Problème posé 1: Indiquez, s'il vous plaît, si chacune des affirmations suivantes concorde avec l'arrêt, en répondant par oui ou non et en citant les mots décisifs : (a) B______ a produit un contrat de cautionnement ; (b) la requête en protection du cas clair a été expédiée le 20 novembre 2015 ; (c) A______ a répondu au Tribunal le 21 mars 2016.
Problème posé 2: Recopiez l'arrêt en commençant par « Elle a, en revanche, déposé » et en allant jusqu'à « frais et dépens. », puis substituez « gage » à « nantissement ».
Problème posé 3: D'après l'arrêt, quelle somme B______ demande-t-elle que A______ soit condamné à lui verser ?
=== Passage choisi ===
C/24553/2015 ACJC/1314/2016

ARRÊT

DE LA COUR DE JUSTICE

Chambre civile

du VENDREDI 7 OCTOBRE 2016

Entre

Monsieur A______, domicilié ______ (France), appelant d'un jugement rendu par la 2ème Chambre du Tribunal de première instance de ce canton le 20 mai 2016, comparant par Me Jean Orso, avocat, chemin des Papillons 4, 1216 Cointrin (GE), en l'étude duquel il fait élection de domicile,

et

B______, ayant son siège ______ Genève, intimée, comparant par Me Antoine Boesch, avocat, rue de Hesse 8-10, case postale 5715, 1211 Genève 11, en l'étude duquel elle fait élection de domicile.

 


EN FAIT

A. a. Par requête en protection du cas clair expédiée le 20 novembre 2015 au Tribunal de première instance, B______ a conclu, avec suite de frais et dépens, à ce que A______ soit condamné à lui verser la somme de 786'500 fr. plus intérêts à 5% dès le 27 juin 2015.

b. B______ a allégué que C______ lui avait cédé une créance de 786'500 fr. dont il était titulaire à l'égard de A______. Elle a exposé que C______, en tant que caution, s'était subrogé (art. 110 et 507 CO) aux droits de D______ (ci-après : D______) à concurrence du montant précité, qu'il avait payé à la banque. Selon B______, C______ avait conclu un contrat de cautionnement avec D______ (cautionnement "transféré" de la E______ - qui avait accordé un prêt à A______ en 1987 - à D______) en garantie d'un crédit accordé par cette dernière à A______ (cf. notamment allégués 8, 11, 25 et 26 de la requête).

c. B______ n'a produit aucun contrat de cautionnement.

Elle a, en revanche, déposé deux actes de nantissement par lesquels le titulaire des comptes 1______ "Special Account" et 2______, soit C______, avait constitué en gage en faveur de D______ ses avoirs bancaires en relation avec lesdits comptes, en garantie de toute créance actuelle ou future que la banque pourrait avoir contre A______.

d. Dans sa réponse du 21 mars 2016 au Tribunal, A______ a conclu "à titre préjudiciel" à l'irrecevabilité de la requête en protection du cas clair et "au fond", "préalablement", à ce qu'un délai complémentaire lui soit accordé pour compléter sa réponse et, "principalement", à la constatation de la nullité de la cession de créance, avec suite de frais et dépens.

Il a fait état de "contrats de cautionnement" conclus entre C______ et D______, sans les produire dans la procédure et en visant les actes de nantissement précités.
=== Données fournies ===
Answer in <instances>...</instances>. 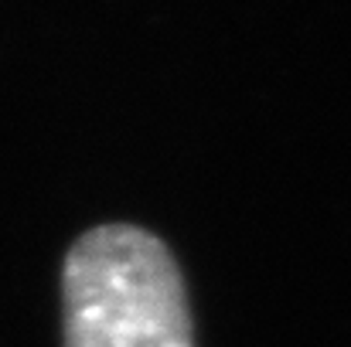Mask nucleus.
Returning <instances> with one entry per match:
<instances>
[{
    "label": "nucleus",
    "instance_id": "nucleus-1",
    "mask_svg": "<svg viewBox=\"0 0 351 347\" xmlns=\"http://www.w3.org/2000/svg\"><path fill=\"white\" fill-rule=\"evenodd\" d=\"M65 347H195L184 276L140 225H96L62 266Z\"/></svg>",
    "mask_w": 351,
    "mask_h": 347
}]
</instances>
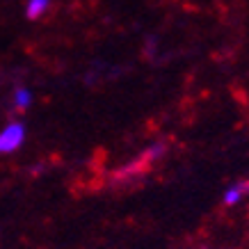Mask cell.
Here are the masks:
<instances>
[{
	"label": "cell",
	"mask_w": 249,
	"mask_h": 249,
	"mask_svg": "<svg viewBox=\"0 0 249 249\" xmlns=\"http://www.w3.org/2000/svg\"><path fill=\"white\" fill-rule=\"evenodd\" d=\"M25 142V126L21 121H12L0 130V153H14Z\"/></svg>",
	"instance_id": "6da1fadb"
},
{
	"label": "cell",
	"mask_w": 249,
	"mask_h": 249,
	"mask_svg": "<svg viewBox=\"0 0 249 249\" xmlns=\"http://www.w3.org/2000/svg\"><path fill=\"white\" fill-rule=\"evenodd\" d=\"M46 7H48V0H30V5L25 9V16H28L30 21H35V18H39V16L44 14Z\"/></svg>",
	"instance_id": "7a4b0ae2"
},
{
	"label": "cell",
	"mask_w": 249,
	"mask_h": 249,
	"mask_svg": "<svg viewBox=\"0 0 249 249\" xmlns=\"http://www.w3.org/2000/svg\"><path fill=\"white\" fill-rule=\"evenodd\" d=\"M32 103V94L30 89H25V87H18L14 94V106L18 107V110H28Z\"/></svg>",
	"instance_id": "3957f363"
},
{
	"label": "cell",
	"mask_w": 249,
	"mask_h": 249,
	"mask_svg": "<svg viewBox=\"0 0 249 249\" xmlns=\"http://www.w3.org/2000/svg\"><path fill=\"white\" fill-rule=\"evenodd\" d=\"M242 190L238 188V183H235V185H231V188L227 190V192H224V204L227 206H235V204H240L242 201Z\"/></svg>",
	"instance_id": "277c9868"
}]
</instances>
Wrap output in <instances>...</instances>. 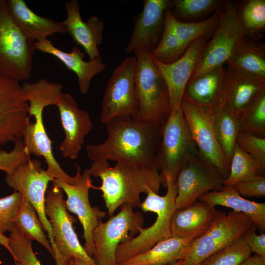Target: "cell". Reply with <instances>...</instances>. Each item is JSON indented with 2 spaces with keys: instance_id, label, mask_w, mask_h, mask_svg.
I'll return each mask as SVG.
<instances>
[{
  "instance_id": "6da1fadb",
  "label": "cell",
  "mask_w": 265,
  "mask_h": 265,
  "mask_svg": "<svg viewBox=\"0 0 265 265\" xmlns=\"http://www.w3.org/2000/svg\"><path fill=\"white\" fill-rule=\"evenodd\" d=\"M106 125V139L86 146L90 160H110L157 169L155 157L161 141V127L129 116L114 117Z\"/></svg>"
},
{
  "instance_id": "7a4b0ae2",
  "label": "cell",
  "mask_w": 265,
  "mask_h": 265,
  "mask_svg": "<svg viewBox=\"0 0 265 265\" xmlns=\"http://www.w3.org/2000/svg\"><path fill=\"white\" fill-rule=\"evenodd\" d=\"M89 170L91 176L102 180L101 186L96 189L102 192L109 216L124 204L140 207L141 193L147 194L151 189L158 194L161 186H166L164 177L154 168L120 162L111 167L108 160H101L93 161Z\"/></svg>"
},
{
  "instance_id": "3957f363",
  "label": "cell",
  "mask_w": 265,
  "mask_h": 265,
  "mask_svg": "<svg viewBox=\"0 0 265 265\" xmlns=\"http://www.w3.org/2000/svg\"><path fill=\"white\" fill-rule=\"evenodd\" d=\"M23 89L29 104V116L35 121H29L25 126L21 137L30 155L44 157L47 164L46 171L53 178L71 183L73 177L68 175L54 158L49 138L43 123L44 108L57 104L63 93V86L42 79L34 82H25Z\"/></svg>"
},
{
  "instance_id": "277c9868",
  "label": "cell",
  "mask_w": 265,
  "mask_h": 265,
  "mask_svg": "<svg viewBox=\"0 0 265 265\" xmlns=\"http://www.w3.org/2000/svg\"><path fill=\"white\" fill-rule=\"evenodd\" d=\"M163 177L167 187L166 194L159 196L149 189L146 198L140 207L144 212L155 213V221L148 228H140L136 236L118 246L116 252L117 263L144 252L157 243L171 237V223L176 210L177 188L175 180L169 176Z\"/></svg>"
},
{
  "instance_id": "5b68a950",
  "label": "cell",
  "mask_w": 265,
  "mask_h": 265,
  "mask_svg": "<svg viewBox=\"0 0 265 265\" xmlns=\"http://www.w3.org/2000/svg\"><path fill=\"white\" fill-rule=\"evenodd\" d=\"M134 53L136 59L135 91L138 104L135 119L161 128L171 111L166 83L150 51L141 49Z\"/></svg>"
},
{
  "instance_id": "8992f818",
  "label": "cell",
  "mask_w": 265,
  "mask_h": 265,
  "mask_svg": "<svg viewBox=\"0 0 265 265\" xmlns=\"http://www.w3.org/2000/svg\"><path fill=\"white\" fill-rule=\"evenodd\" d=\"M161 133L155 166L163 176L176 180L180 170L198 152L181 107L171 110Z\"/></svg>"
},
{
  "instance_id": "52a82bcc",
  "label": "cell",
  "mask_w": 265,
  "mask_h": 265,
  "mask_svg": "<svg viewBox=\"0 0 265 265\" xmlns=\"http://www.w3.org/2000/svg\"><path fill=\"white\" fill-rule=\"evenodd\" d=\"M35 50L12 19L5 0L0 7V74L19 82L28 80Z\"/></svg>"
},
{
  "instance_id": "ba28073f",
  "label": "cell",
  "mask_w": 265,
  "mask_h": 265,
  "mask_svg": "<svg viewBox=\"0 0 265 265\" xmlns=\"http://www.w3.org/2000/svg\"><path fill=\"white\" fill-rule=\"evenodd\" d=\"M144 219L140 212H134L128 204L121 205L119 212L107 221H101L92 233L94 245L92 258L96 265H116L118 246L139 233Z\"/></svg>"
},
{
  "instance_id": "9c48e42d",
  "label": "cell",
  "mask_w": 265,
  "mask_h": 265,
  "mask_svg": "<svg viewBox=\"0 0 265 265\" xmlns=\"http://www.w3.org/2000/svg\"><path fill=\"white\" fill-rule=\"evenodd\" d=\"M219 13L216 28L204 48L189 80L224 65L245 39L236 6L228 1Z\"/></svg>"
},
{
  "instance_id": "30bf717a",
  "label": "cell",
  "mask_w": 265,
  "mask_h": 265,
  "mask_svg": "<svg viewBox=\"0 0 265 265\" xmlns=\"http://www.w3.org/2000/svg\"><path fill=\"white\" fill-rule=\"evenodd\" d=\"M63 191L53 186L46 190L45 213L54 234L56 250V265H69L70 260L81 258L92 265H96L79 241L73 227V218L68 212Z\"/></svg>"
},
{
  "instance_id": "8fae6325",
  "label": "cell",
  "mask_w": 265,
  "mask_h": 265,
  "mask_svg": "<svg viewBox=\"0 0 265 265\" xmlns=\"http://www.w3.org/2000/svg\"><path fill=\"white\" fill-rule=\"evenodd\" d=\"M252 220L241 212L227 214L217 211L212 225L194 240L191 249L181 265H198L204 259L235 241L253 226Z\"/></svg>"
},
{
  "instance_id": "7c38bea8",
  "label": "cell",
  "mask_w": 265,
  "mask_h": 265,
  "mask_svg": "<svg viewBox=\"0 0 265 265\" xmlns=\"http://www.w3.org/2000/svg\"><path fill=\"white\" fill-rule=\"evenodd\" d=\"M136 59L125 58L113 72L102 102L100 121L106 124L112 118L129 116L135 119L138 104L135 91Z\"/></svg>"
===
Réponse 1:
(a) Non : « B______ n'a produit aucun contrat de cautionnement. »
(b) Oui : « Par requête en protection du cas clair expédiée le 20 novembre 2015 au Tribunal de première instance »
(c) Oui : « Dans sa réponse du 21 mars 2016 au Tribunal »

Réponse 2:
Elle a, en revanche, déposé deux actes de gage par lesquels le titulaire des comptes 1______ "Special Account" et 2______, soit C______, avait constitué en gage en faveur de D______ ses avoirs bancaires en relation avec lesdits comptes, en garantie de toute créance actuelle ou future que la banque pourrait avoir contre A______.

d. Dans sa réponse du 21 mars 2016 au Tribunal, A______ a conclu "à titre préjudiciel" à l'irrecevabilité de la requête en protection du cas clair et "au fond", "préalablement", à ce qu'un délai complémentaire lui soit accordé pour compléter sa réponse et, "principalement", à la constatation de la nullité de la cession de créance, avec suite de frais et dépens.

Réponse 3: 786'500 fr. plus intérêts à 5% dès le 27 juin 2015.